Growing up with a brother who is 2 years older than I am, for a while, we shared a room. Around fourth grade I moved in to a room of my own. Before that, though, my brother and I shared a room with two twin beds. We got along pretty well for siblings. We were never very affectionate, as affection was not often exhibited in our family. We had our ways of showing what we meant to each other. By way of compliments, encouragement and, well, friendship, my brother let me know he loved me often, as I did him. I have always looked up to my brother.
That is not to say we never had sibling quarrels and petty arguments. I remember sitting in the back seat of the family car outside the grocery store one time. Our dad was sitting in the front as we were waiting for mom to do a little shopping. Bored, as two young kids would be to have to sit still for over five minutes, we began picking at each other. One thing led to another and, though I am not real sure if either of us really did hit the other, one of us cried out to dad that the other "hit me".
Dad, the doler of discipline in the family, without skipping a beat, ordered us to take turns hitting each other until our mom came back to the car. When dad said jump, you didn't ask how high - you did it. So, my brother and I sat there, trading 'slaps' until our mom returned. You would have thought we had just been told the Easter Bunny wasn't real, or something. Obviously, we didn't like
having to hit each other. I mean, that is one of those things you just do. It isn't the same when you are told you
have to do it
and be hit back in the process.
By the second round of hitting, we were both bawling our eyes out. I can only imagine what my mom thought when she came walking up to the car to see dad just sitting there and my brother and I slapping each other silly in the back seat, yowling our disapproval. Dad gave us the word and we were allowed to stop.
Needless to say, we didn't tell on each other any more. Not unless it was really bad or we just wanted to be a brat to the other, which wasn't very often. I do remember that, right after that back seat incident, my brother and I made a pact that we would try to handle things between us rather than have dad do that to us again. We were comrades after that. The two of us would stick together and be just fine.
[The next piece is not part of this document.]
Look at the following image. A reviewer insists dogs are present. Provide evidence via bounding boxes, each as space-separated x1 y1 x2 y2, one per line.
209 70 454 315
One evening, after we were tucked in to bed, my brother told me he had made something for me. Wanting to see it then and there, he had to sneak to avoid detection from mom and dad. He rustled through some papers on the table by his bed and produced a picture he had colored, a card, if you will. It was a heart with his name and my name, showing me that he loved me and that we were a team.

It was so special to me. I quietly expressed my glee and, caught up in the moment, my brother asked if I wanted him to hang it up so I could see it all the time. I agreed, joyfully. In the absence of a roll of tape or a tack, my brother braved a clandestine trip to the kitchen and returned with a jar of peanut butter. I just remember not knowing what he was up to until I saw that he was spreading a heaping amount of the butter on to the back of the picture he made me. After all, it was sticky, much like paste. With that done, he decided on a spot right over the head of my bed and stuck it to the wall. That picture, crayon on notebook paper, stuck up with peanut butter, was a trillion, gazillion times better than any old Mona Lisa. That was an original, made just for me, by the best friend and comrade a girl could have ever asked for - my brother. I laid there that night, staring up at that masterpiece, happy as I could be, as I slipped off to sleep.
The next day, when our mom saw the picture on the wall and the peanut butter sticking it to the wall, she nearly had a cow. Peanut butter is oily. Oil seeps in to plaster. When she removed the picture and we all saw the huge oil stain left on the wall, my masterpiece was no more. Both of us had to get soapy water and scrub as best we could 'before our father got home'. Of course, it didn't all come out and dad saw it and we got in to some trouble. Oddly, though, when we told our parents about the picture and they took a look at it, all oily and yucky, now, they were obviously touched by the intent.
Dad had our bedroom painted shortly thereafter.